I understand how difficult this must be for you, so please be kind to yourself. In time you will feel a lot better, but right now, it's a process of coming to terms with what's happened, so give yourself time.

I had a partner with herpes - he disclosed straight away, advised me to research what it meant regarding risks to me and was totally up front. It didn't put me off him at all.

GettingItOutThere · 07/08/2022 22:06

i am sorry for you OP what a shocker. It is his fault not yours!! do not be embarassed!

does it ever go away? is it contagious to other partners?

Japingjaponica · 07/08/2022 22:13

I had a herpes flare up, it was AGONY, so painful. The sexual health nurse said I could have had it dormant for many years, and it could have flared up due to immuno suppressant medicine I was prescribed.
It was devastating at the time, but not at all now. It never flares up after the initial shock one.
It is SO common and few people disclose it.

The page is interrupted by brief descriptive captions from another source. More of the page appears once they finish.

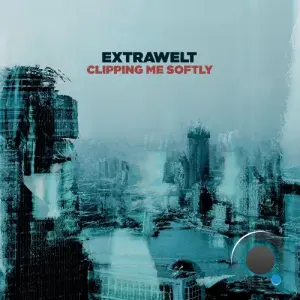 Extrawelt - Clipping Me Softly (2026)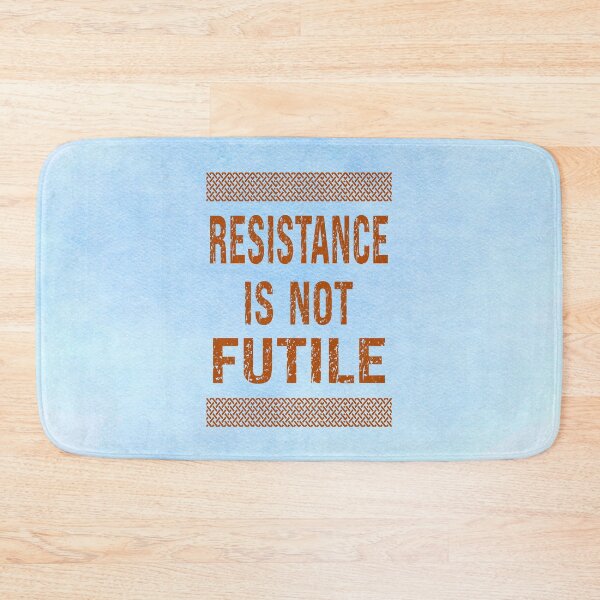 Item preview, Resistance Is Not Futile designed and sold by MysticOzzy.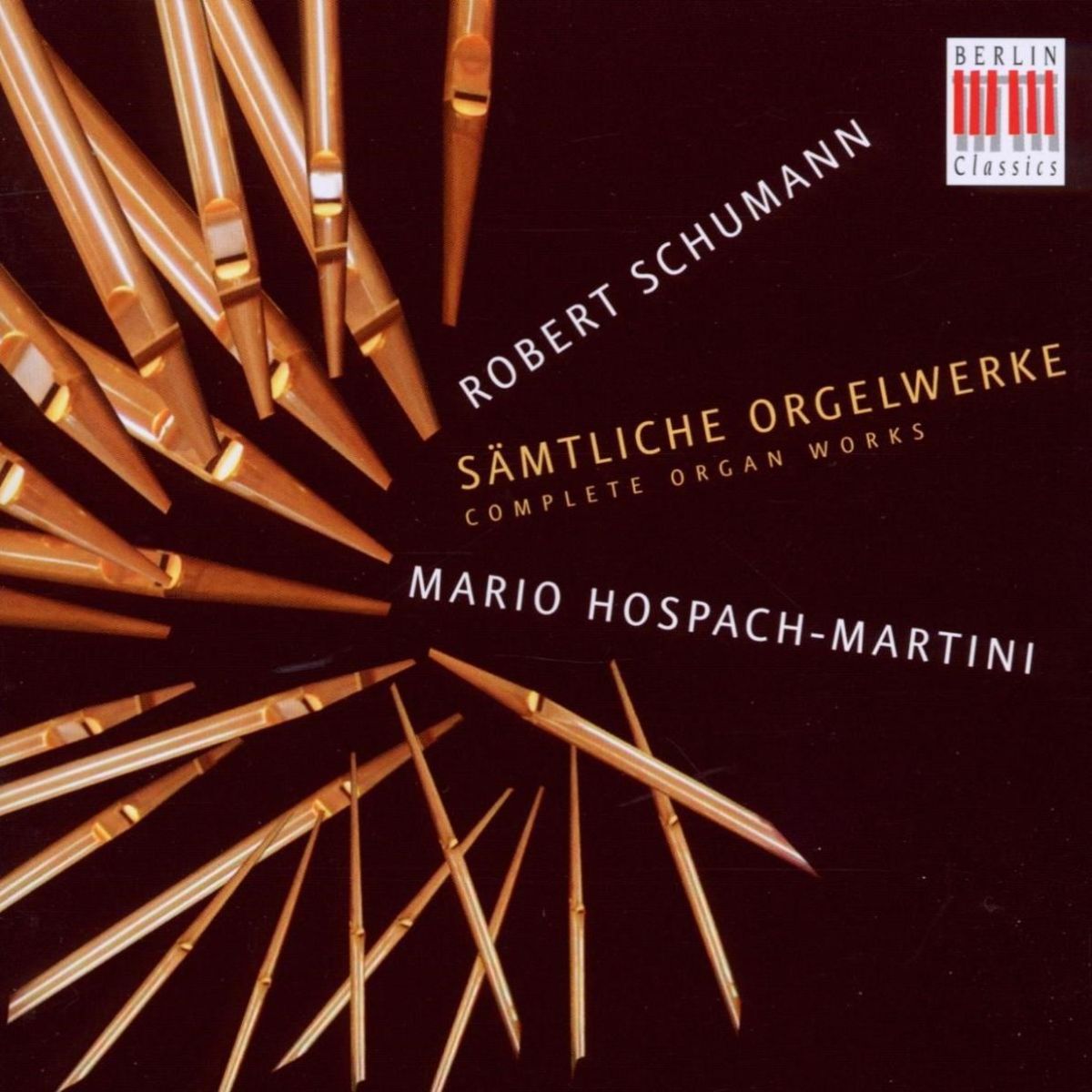 Mario Hospach-Martini - Schumann: Sämtliche Orgelwerke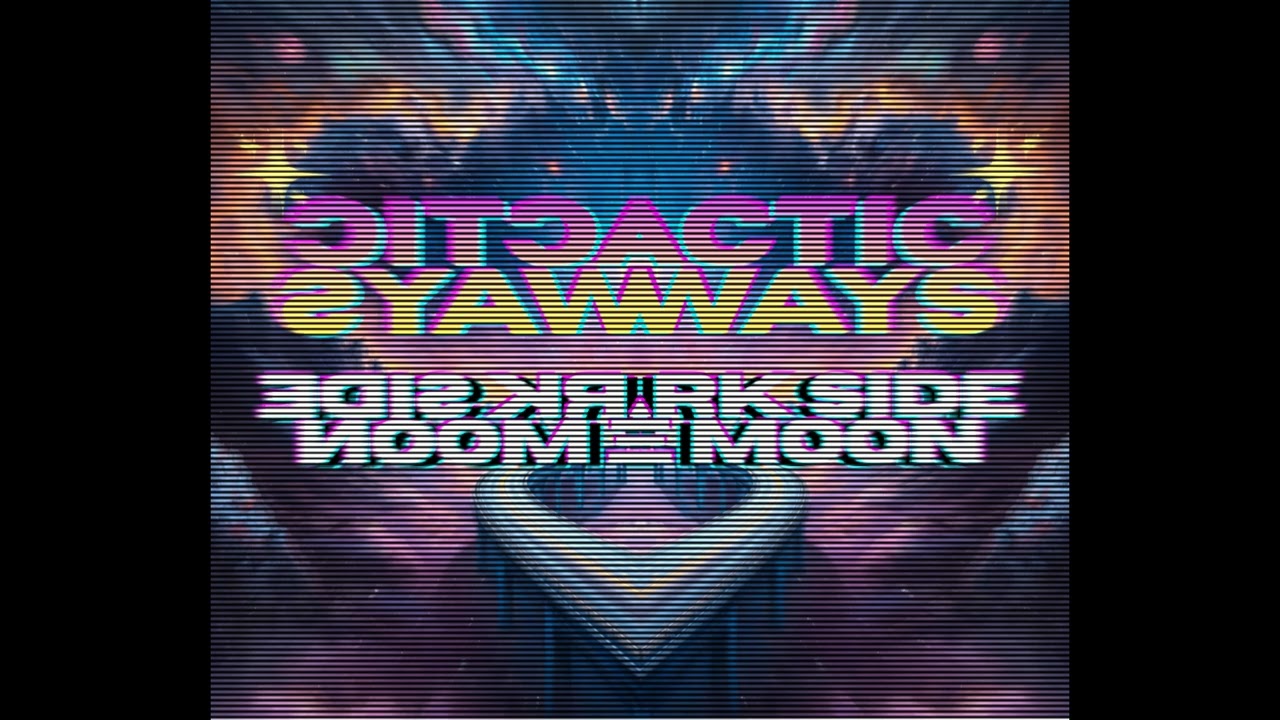 GalacticHighways - The dark side of the moon
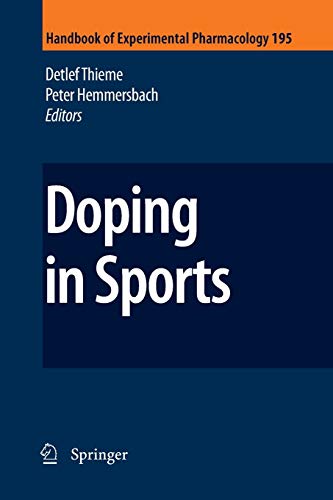 Doping in Sports (Handbook of Experimental Pharmacology, 195, Band 195)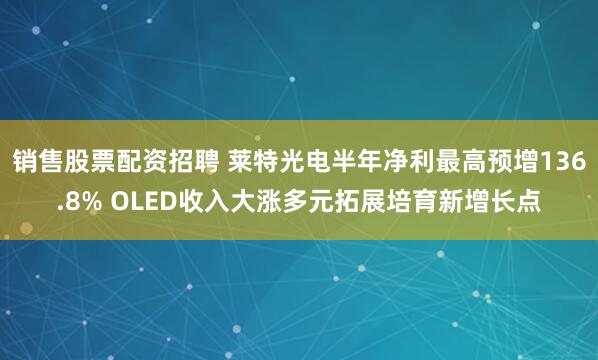 销售股票配资招聘 莱特光电半年净利最高预增136.8% OLED收入大涨多元拓展培育新增长点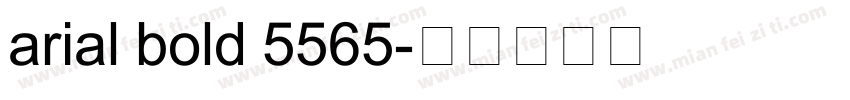 arial bold 5565字体转换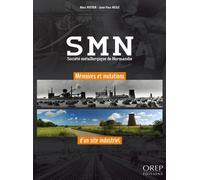 SMN - Société Métallurgique de Normandie - Mémoires et mutations d'un site industriel - MESLE JY, POTTIER M - Orep - broché - Monographie
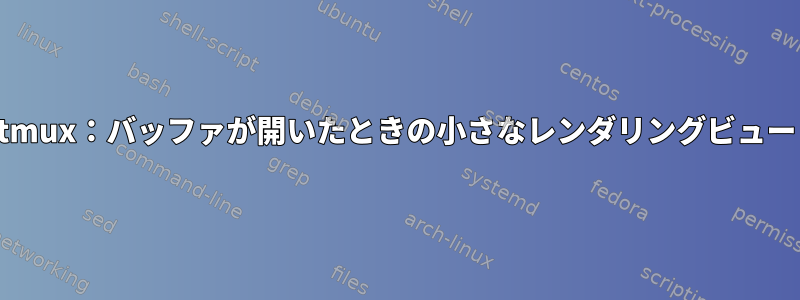 tmux：バッファが開いたときの小さなレンダリングビュー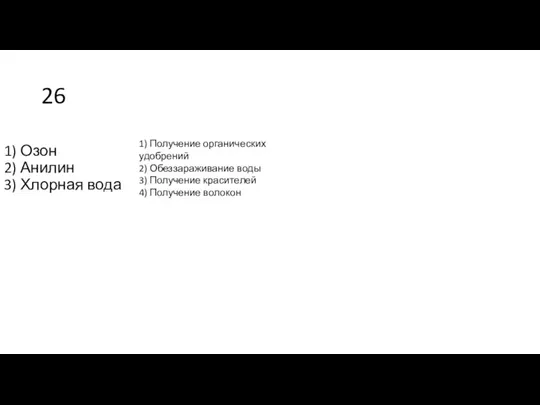 26 1) Озон 2) Анилин 3) Хлорная вода 1) Получение органических удобрений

ShinyS1 · 07/08/2022 22:26

If you met someone you really liked who had coldsores, would you reject them because of it? Many, many people carry the herpes/coldsore virus, either on their face or genitals. Way more than you would think, google 'how many people carry the herpes virus'. Genital herpes is a coldsore, that's it. It never ceases to amaze me the difference between saying 'I have coldsores' and 'I have herpes'. It's the same thing.

Please don't wind yourself up over this, it really isn't worth it. Be honest with future partners obviously, but tell them you get coldsores. I can honestly say that it has never impacted any of my relationships. You'll be ok.

ShinyS1 · 07/08/2022 22:29

Meant to say as well, I'm sorry that your ex was such a bastard, for a number of reasons, not least herpes . Give yourself time to recover, physically and mentally.